_Exercise data_
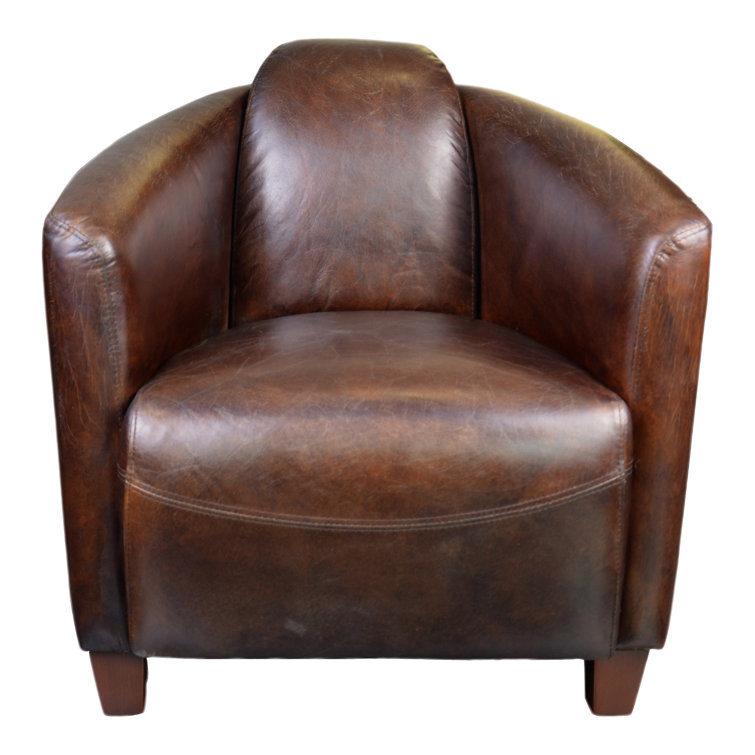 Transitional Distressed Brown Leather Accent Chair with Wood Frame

* * *

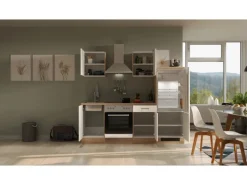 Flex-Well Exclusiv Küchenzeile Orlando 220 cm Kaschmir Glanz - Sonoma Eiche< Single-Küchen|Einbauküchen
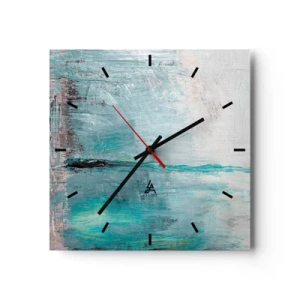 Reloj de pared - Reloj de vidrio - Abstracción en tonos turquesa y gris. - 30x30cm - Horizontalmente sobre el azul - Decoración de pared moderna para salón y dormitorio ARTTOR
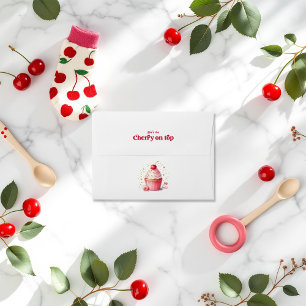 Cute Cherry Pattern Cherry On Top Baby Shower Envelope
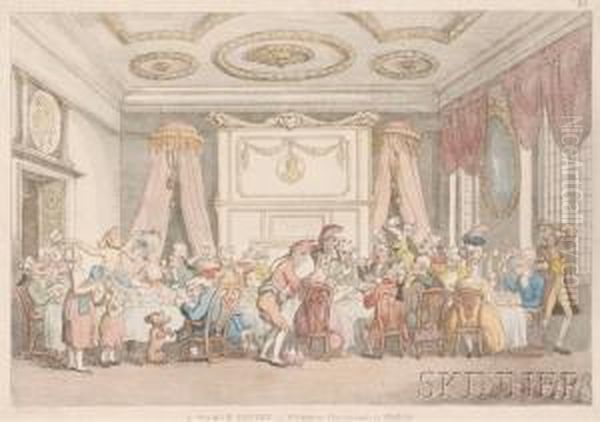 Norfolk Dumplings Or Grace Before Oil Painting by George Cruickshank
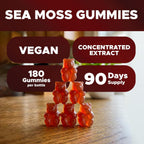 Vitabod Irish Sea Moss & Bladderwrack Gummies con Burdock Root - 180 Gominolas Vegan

...

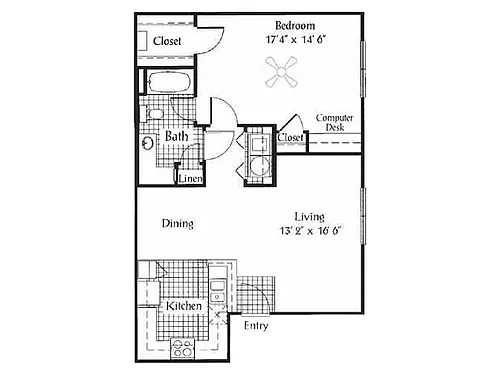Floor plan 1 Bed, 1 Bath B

_What is required_
Rewrite the material starting at the line with "Flex-Well Exclusiv Küchenzeile" and ending at the line with "Vitabod Irish Sea", swapping "Baby Shower" for "Bridal Shower" and keeping everything else the same. Give only those lines, without the pictures.

_Answer section_
 Flex-Well Exclusiv Küchenzeile Orlando 220 cm Kaschmir Glanz - Sonoma Eiche< Single-Küchen|Einbauküchen
 Reloj de pared - Reloj de vidrio - Abstracción en tonos turquesa y gris. - 30x30cm - Horizontalmente sobre el azul - Decoración de pared moderna para salón y dormitorio ARTTOR
 Cute Cherry Pattern Cherry On Top Bridal Shower Envelope
 Norfolk Dumplings Or Grace Before Oil Painting by George Cruickshank
 Vitabod Irish Sea Moss & Bladderwrack Gummies con Burdock Root - 180 Gominolas Vegan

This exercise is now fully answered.